A great day for Ponytail Puck and gay icon Billie Jean King

Billie Jean King and Taylor Heise.

Even from a great distance, you could feel the good vibe at CBC headquarters in downtown Toronto on Monday.

You could see it in the smiles on your flatscreen TV, in the purple carpet, in the outfits, in the urchins seeking autographs and a word with their hockey heroes. You could hear it in Alina Muller’s quivering voice and in so many other voices, so excited and, at the same time, somewhat disbelieving.

It was the realness of the surreal.

“I keep pinching myself,” Billie Jean King said in a natter with Andi Petrillo of the CBC. “Like, is it really happening today after all these years of working?”

Yes, Billie Jean, there really is a Professional Women’s Hockey League, and Christmas had arrived three months and a week early for the finest female players on the planet, ninety of them wrapped up and delivered to six franchises in a dispersal of hockey talent like we’d not seen before.

Billie Jean was at the inaugural PWHL draft not simply to lend high celebrity to the occasion, but as one of the new league’s founding partners and a woman who knows a thing or two about pioneering in sports.

“Oh wow, what a day,” the tennis legend and equal rights icon said softly after she had slow-poked her way to the dais. (Two months shy of her 80th birthday, Billie Jean isn’t quite as spry as back in the day, when she was winning tennis Grand Slams on the regular, but then who is?)

There was a sense of relief, if not exhaustion, in her voice, as if a great burden had been pried from her mind.

And it had been, actually.

The creation of the PWHL had been a journey of four-plus years, starting with a March 2019 phone call from Kendall Coyne Schofield, one of America’s leading ladies of Ponytail Puck who had a four-word request of Billie Jean: “Would you help us?”

The response was “let’s talk, let’s listen.”

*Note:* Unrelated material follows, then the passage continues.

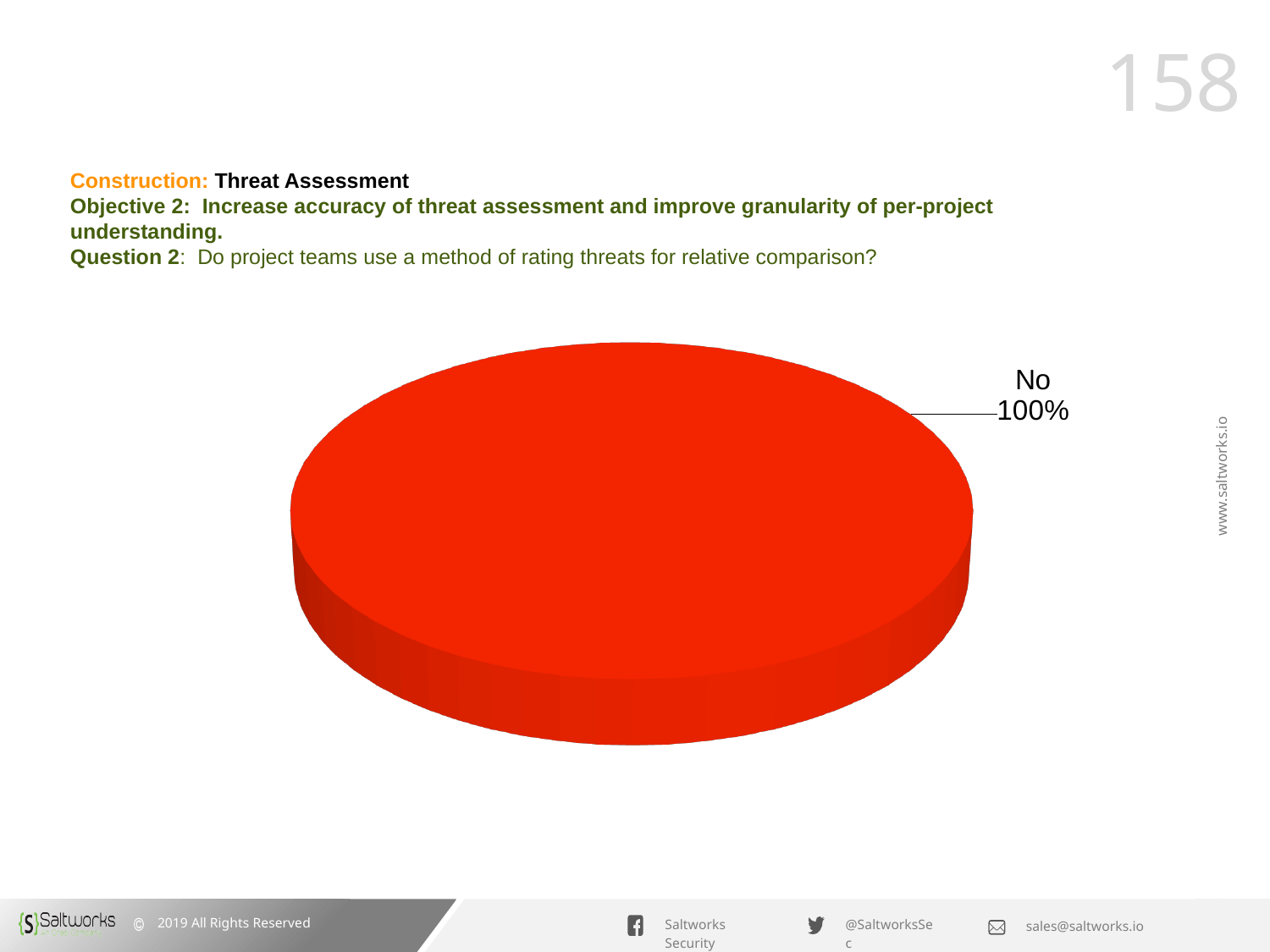
What colour is the "No" slice of the pie chart? red What is the value printed for the "No" category? 100% What share of the pie does the "No" slice represent? 100% How many slices are labelled on the pie chart? 1 Is the value for "No" greater or less than 50%? greater What kind of chart is shown on the slide? pie chart Which category is the largest slice of the pie chart? No What is the label of the only slice shown on the pie chart? No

That was ground zero for a startup league that now features six-franchises—New York, Boston, Minneapolis/St. Paul, Montreal, Ottawa, Toronto—with a roll call of six general managers, six coaches and 108 players, 90 of them selected Monday and another 18 signed to three-year contracts prior to this milestone draft.

All six outfits are still teams-to-be-named-later, and we’ve yet to learn which rinks they’ll call home once the puck is dropped in January next year, but that’s part of the start-from-scratch process.

“A trailblazer is one that blazes a trail to lead and include others,” Billie Jean said, peering through a pair of fuchsia-and-purple eyeglasses. “The first person to do something or go somewhere, who shows that it is also possible for other people. Trailblazing is bold, it’s brave, and it can be very scary and lonely. But it’s worth it, it’s really worth it. It’s worth it for each one of us who have fought so hard for this day, and it’s worth it for the generations of women and girls who will come behind us. This is an incredible moment, but it’s not about a single moment, it’s about a movement. Finally giving women professional hockey players the structure, the support and the platform they deserve, that hockey deserves. I proudly stand here celebrating these trailblazers. And the best part? We are just getting started.”

You could have heard a ball of cotton hit the floor as she spoke to a gathering of a few hundred at CBC HQ.

Billie Jean then introduced Taylor Heise as first among the Chosen Ones (to the Minnesota franchise) and 89 women followed her to the stage.

Left unsaid during the four-hour landmark extravaganza was that it was a great day for the LGBT(etc.) community.

Billie Jean King, of course, is a gay icon, and both she and her wife, Ilana Kloss, are PWHL founding partners. Erin Ambrose, the sixth player selected in the first round by Montreal, is gay. Ditto Jamie Lee Rattray (Boston), who mentioned her partner, and Jill Saulnier (New York).

They join other notable out gay players Marie Philip-Poulin and her fiancé Laura Stacey (Montreal), Brianne Jenner (Ottawa), Alex Carpenter (New York), Micah Zander-Hart (New York) and Emily Clark (Ottawa), each of whom agreed to a three-year contract during the PWHL free agent period.

That speaks to where female professional sports is at in terms of diversity compared to the men’s portion of the playground. It’s become a bio footnote with the women, who can be comfortable in their own skin, whereas a male athlete coming out still generates man-bites-dog headlines. There are zero out gay men in North America’s five major pro team sports.

The National Hockey League, for one, talks a good game about diversity and inclusion, but the PWHL lives it.

How long they’ll live it is the million-dollar question, although the financial backing of billionaire couple Mark and Kimbra Walter suggests they’re in it for the long haul.

“For all of our fans, our job now is earning, earning the investment of your time and your support,” said Billie Jean, a Pride rainbow band on her wrist watch. “We have to earn that, and that is a challenge we happily accept.”

Betting on sports has become all the rage, and I wouldn’t want to bet against the gay icon.